The spring Arts and Humanities Symposium at Hope College on Friday, Feb. 13, will explore “The Postindustrial City,” featuring scholars from multiple disciplines discussing the impact of the discourses of race, religion and ethics, rapid urbanization and decline, and other modern phenomena on the city.

The symposium will take place from 1 p.m. to 4 p.m. in Cook Auditorium in the De Pree Art Center.  The public is invited, and admission is free.

The purpose of the symposium is to bring to important and timely topics an interdisciplinary conversation that displays the academic disciplines at their best.  Each academic discipline equips its practitioners with particular skills and training that, when juxtaposed to other disciplines, can provide the best solutions to the problems society faces.

The event will be divided into three one-hour sessions, labeled strophe, antistrophe and epode after the three parts of the ode in ancient Greek drama.  Each session will feature a primary presentation followed by a response and a question-and-answer period.  Those attending are welcome to come and go throughout.

The first hour will feature “Idlewild in the Shadow of Chicago and Detroit as Post-Industrial Cities, 1915-1965,” by Ronald J. Stephens, who is a professor of interdisciplinary studies at Purdue University and author of the books “Idlewild: The Rise, Decline, and Rebirth of a Unique African American Resort Town” and “Idlewild: The Black Eden of Michigan.”  The response will be by C.J. Kingdom-Grier, who was born and raised in Idlewild and is the associate director for admissions and assistant to the president for racial initiatives at Western Theological Seminary, as well as pastor of worship and arts at Maple Avenue Ministries.

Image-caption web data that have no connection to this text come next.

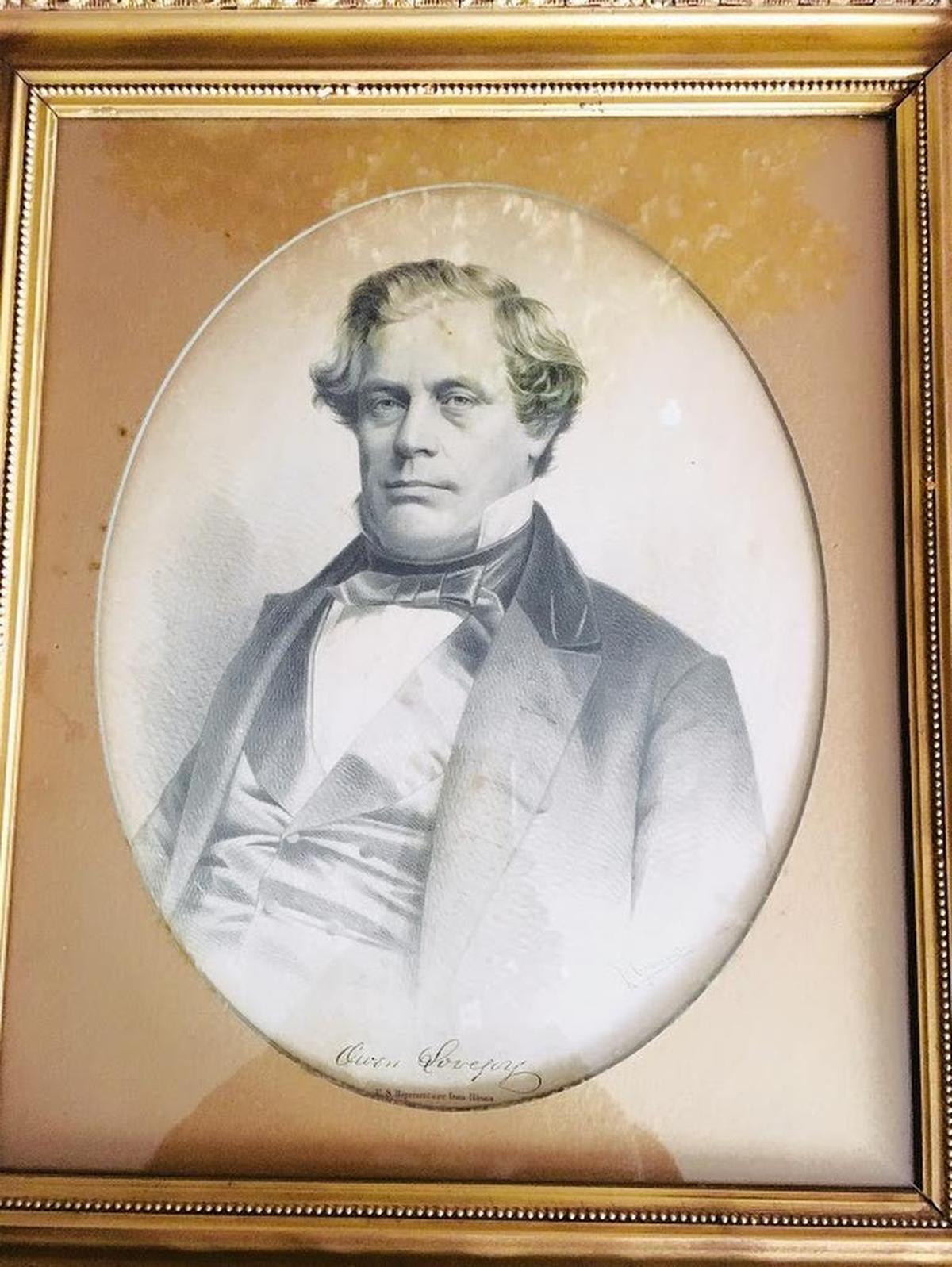 Owen Lovejoy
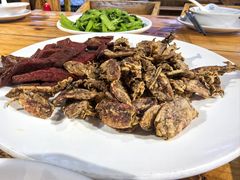 -蓝湾碧波·老字号·疍家非遗海上餐厅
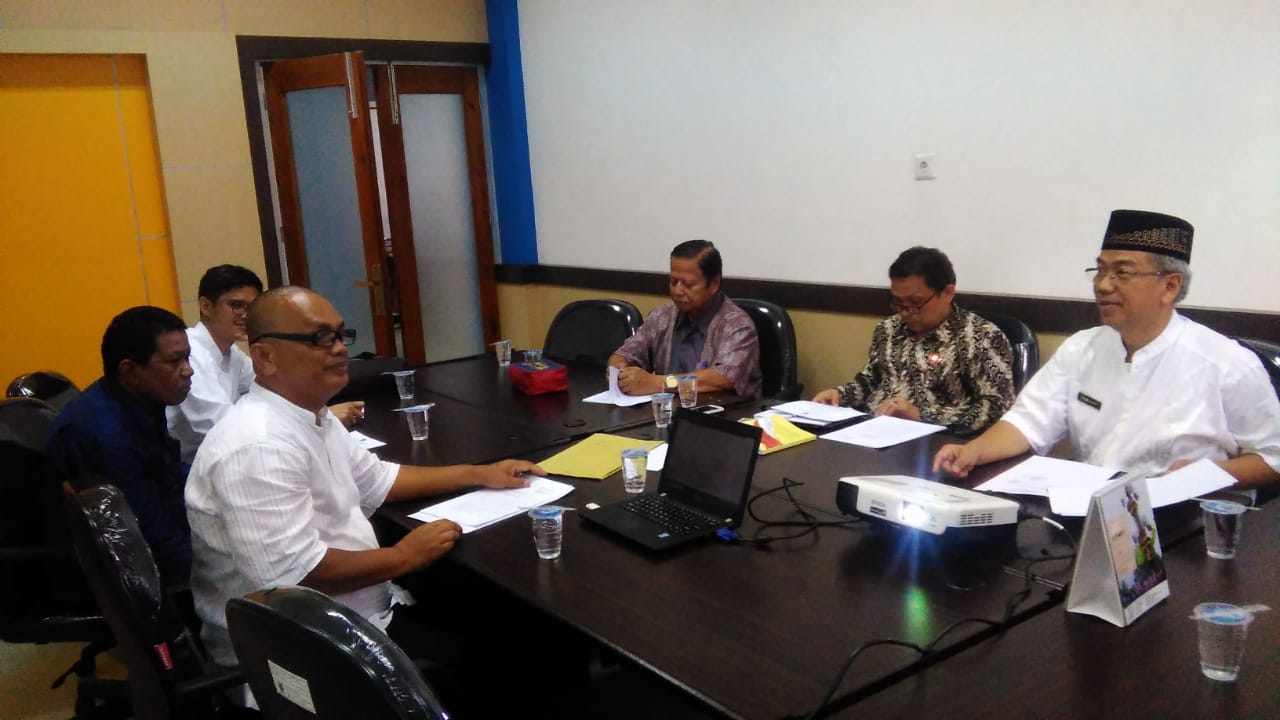 Seleksi Anggota Komisi Infomasi Sumatera Barat Masa Jabatan 2018-2022 Akan Digelar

The second hour will feature the address “The New Democratic Imagination and Robocop: Detroit and Labor in the 1980s,” by Austin Gorman, a visiting assistant professor of English at Hope whose scholarly focus is on the relationship between post-war literature and film and political economy from 1948 to the present.  The response will be by Anna-Lisa Cox, who is a non-resident Fellow with The Hutchins Center of Harvard University, and is an active historian, writer and lecturer on the history of race relations in the 19th century Midwest.  Cox is author of the book “A Stronger Kinship: One Town’s Extraordinary Story of Hope and Faith,” about Covert, Michigan, published by Little, Brown and winner of the Michigan Notable Book award.

The third hour will feature “The Gardens of Industry,” an illustrated presentation by Steven Nelson, who is an associate professor of art at Hope and a photographer whose recent work has included studies of abandoned industrial sites in Michigan that are being reclaimed by nature.  The response will be by Gregory Bassett, a lecturer in philosophy at Hope whose research has focused on questions at the intersection of ethics and epistemology, such as the weakness of will and the relationship between action and desire.

A 10-minute break will follow each session.  There will also be a post-symposium reception from 4 p.m. to 5 p.m.

The De Pree Art Center is located at 160 E. 12th Street, on Columbia Avenue at 12th Street.